RALEIGH, N.C. – To cope with the needs of North Carolina’s Latino population, which grew dramatically over the last decade, the nonprofit El Pueblo evolved from a small, grassroots group of volunteers to a forceful advocate on Latino issues.
Established in 1995, El Pueblo initially had no permanent staff, only volunteers who all had full-time jobs elsewhere.
“In the beginning, we met on nights and weekends to discuss issues and plans,” says Andrea Bazan-Manson, executive director and founding member. “I worked about 40 extra hours each week, after my other job.”
Now the group, whose name means “the community” or “the people,” employs 17 staffers and operates with an annual budget of $600,000.
Unlike many Latino nonprofits in the state that offer health, housing and job-assistance services to Latinos who visit the nonprofits’ offices, Raleigh-based El Pueblo focuses on policy and advocacy.
Bazan-Manson, for example, is proud of the first-ever El Pueblo-backed Latino Legislative Day last May 27 that brought 2,500 people to the state Capitol to make congressional leaders aware of the Latino presence in the state.
“More legislators now are reaching out to us and contacting us here”, says Bazan-Manson. “There were always a few, but now there are more legislators calling, and they are more diverse — from both parties and from different areas of the state.”
The group also offers education and training programs.
El Pueblo, for example, offers leadership training to help people working in the Latino community and to build leadership skills among Latino youth.
Another program, No Fumo, a tobacco prevention project for youth, recently received a $479,000 grant from the Health and Wellness Trust Fund Commission, a state group that received funds from the tobacco industry as a result of its settlement with 46 states.
Through workshops and training sessions, El Pueblo provides information and assistance to nonprofits, companies, government and educational groups that want to work with the Latino community.

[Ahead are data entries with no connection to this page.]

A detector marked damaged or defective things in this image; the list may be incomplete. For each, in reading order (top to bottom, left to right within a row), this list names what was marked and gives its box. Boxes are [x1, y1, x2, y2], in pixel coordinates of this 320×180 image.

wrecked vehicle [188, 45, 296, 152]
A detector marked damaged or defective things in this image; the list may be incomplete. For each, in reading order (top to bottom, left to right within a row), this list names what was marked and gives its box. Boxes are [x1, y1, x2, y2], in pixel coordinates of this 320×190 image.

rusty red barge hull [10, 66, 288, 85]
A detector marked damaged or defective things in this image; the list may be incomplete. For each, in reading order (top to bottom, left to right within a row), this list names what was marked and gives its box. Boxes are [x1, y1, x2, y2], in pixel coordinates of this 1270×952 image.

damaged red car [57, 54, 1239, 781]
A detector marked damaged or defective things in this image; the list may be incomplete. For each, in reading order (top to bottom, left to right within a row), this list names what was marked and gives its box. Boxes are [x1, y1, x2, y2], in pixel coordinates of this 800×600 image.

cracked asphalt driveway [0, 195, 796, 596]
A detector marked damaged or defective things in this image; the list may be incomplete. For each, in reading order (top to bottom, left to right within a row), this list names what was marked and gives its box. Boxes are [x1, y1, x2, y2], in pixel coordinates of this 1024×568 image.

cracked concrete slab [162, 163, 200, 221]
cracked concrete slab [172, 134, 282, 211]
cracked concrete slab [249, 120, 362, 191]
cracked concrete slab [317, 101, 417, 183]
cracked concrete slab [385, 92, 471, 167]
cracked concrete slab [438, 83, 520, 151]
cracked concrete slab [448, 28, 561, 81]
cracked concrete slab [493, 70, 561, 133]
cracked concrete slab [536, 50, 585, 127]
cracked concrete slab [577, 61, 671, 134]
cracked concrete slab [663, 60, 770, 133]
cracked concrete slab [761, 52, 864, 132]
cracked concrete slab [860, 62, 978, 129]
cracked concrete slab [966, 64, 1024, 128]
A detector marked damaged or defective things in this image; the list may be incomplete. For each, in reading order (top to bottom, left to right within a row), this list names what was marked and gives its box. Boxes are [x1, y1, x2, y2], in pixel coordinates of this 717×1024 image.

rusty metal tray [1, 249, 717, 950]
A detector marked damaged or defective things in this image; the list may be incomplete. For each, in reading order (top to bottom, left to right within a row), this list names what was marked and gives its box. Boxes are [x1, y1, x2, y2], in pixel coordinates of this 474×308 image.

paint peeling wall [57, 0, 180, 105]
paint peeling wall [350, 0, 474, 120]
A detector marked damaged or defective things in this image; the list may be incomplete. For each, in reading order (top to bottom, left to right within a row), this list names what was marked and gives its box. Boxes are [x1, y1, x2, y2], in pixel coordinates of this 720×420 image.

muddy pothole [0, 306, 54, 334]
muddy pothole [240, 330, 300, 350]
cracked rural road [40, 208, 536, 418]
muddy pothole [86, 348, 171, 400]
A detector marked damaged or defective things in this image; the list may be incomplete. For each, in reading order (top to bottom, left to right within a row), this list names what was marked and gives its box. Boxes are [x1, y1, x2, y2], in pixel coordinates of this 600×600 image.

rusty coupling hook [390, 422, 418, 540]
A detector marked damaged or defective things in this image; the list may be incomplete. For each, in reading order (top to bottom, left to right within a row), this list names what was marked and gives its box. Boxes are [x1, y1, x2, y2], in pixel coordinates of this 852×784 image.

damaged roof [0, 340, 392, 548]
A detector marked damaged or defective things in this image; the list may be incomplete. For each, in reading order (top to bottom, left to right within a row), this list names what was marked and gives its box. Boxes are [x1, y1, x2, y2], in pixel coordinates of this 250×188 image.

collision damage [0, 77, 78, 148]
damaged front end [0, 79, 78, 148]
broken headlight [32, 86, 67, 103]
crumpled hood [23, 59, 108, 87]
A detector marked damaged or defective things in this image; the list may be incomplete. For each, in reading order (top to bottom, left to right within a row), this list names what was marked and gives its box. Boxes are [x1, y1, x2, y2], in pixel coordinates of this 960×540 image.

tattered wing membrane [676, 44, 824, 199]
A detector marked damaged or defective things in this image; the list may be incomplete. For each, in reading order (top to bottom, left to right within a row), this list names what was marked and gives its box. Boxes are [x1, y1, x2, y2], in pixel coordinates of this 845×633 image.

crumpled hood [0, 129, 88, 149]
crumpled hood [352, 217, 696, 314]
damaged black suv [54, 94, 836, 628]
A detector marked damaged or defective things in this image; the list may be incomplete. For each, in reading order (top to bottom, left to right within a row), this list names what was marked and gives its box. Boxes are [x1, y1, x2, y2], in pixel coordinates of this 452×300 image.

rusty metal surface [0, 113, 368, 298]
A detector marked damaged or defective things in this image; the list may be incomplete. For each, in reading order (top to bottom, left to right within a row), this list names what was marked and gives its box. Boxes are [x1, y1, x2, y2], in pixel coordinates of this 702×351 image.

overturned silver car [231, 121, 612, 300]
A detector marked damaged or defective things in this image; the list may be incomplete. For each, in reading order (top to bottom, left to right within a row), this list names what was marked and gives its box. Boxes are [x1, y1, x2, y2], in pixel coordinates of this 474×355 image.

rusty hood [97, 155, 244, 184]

And El Pueblo organizes an annual event, Fiesta del Pueblo, which draws nearly 50,000 people, exposing many non-Latinos to Latino culture through music, food, art and other events.
At this year’s fiesta, Sept. 6 and 7 at the N.C. State Fairgrounds in Raleigh, more than 40 nonprofits will participate in educational fairs on topics ranging from health and housing to public safety and economic development.
From 1990 to 2000, the state’s Latino population grew almost 400 percent to over 530,000 people, making it the fastest-growing Latino population in the U.S.
The early 1990s was the honeymoon period, she says, when many North Carolinians were excited by the new population group.
However, as the Latino population grew rapidly, many rural communities felt threatened, and negative media coverage of topics like Latino gangs and violence tainted views about the Latino community, she says.
Recently Bazan-Manson has noticed an increase in calls from companies and individuals wanting to learn more about Latinos as they become a growing force in the state.
And North Carolina nonprofits are adjusting to meet the needs of the growing Latino population.
In the early 1990s, only five or six Latino nonprofits were based in the state, compared to 100 now.
While El Pueblo gets most of its support from foundations and large and small corporations, Bazan-Manson faces cultural barriers in her effort to increase individual giving.
While Latinos have a strong tradition of civic participation and helping others, they generally have not financially supported charities, she says, and many Latinos in North Carolina were raised in countries without a strong nonprofit presence.
“We are still trying to figure out how to do business as a Latino nonprofit here,” she says, “and we are trying to help other local Latino nonprofits with that, too.”